__Document extract__.
+++

J Eval Clin Pract. 2017 Aug 15;:

Authors: Phueanpinit P, Pongwecharak J, Sumanont S, Krska J, Jarernsiripornkul N

Abstract
RATIONALE, AIMS, AND OBJECTIVES: Nonsteroidal anti-inflammatory drugs (NSAIDs) are frequently prescribed for orthopaedic conditions, therefore this study aimed to explore orthopaedic physicians' perceptions of their role in NSAID-risk communication, their attitudes towards the necessity of informing patients about adverse drug reactions (ADR), and factors associated with these.
METHODS: Self-administered questionnaires were mailed to all 206 orthopaedic physicians working at hospitals in Northeastern Thailand. Attitudes were assessed using 17 statements and total scores classed as poor, moderate and good attitude.
RESULTS: Sixty-six questionnaires were returned (32.04%). The responses showed that 75% of physicians claimed to communicate NSAID ADR information, more frequently about gastrointestinal (GI) complications, than about renal and cardiovascular (CVS) complications. ADR management (36%) and monitoring (30%) were not frequently communicated. The time spent with patients was associated with provision of ADR and monitoring advice. Renal function was the risk factor of greatest concern for prescribing any NSAID, followed by history of GI complications, and allergy for non-selective NSAIDs, and history of CVS diseases and age for selective COX-2 NSAIDs. Most physicians (41) had moderate attitude towards providing information and 24 good attitude. Fewer physicians working in tertiary hospitals than general and community hospital physicians considered that time limitations prevented counseling and that patient information leaflets offered easily accessible information. Additionally, more physicians who did not inform patients about ADRs agreed that ADR communication can lead to anxiety and discontinuing treatment.
CONCLUSION: The study indicates that, although orthopaedic physicians had positive attitudes towards providing ADR information to patients, improvement is needed in communicating NSAID risk information.

+++

Scene geometry reasoning data
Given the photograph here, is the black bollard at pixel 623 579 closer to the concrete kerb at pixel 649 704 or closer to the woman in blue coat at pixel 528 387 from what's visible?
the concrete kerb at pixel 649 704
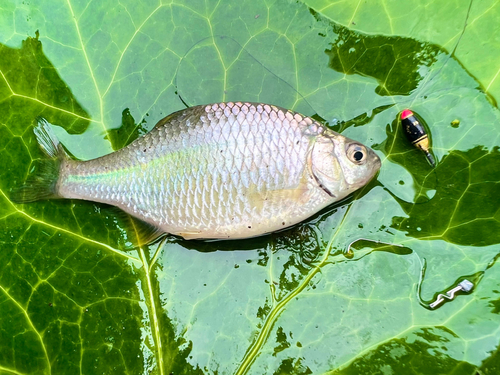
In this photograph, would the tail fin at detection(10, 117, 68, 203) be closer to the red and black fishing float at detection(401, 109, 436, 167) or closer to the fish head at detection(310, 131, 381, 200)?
the fish head at detection(310, 131, 381, 200)

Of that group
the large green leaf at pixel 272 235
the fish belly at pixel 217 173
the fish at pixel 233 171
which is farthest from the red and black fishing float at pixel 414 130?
the fish belly at pixel 217 173

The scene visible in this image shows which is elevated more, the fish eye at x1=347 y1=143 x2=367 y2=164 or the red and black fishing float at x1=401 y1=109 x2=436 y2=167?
the red and black fishing float at x1=401 y1=109 x2=436 y2=167

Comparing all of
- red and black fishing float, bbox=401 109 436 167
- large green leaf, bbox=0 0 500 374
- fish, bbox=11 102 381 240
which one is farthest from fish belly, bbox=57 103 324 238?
red and black fishing float, bbox=401 109 436 167

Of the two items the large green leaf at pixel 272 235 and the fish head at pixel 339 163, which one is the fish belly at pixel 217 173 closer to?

+++

__Check your understanding__.
• 1. From the abstract on NSAID risk communication, copy out word for word the part that opens with the words containing "METHODS: Self-administered questionnaires" and closes with "and good attitude.".
• 2. Answer these questions from the abstract on NSAID risk communication:
(a) To how many orthopaedic physicians were questionnaires mailed?
(b) How many questionnaires were returned?
(c) Which risk factor was of greatest concern for prescribing any NSAID?

__Responses for each task__.
• 1.
METHODS: Self-administered questionnaires were mailed to all 206 orthopaedic physicians working at hospitals in Northeastern Thailand. Attitudes were assessed using 17 statements and total scores classed as poor, moderate and good attitude.

• 2.
(a) 206
(b) Sixty-six (32.04%)
(c) Renal function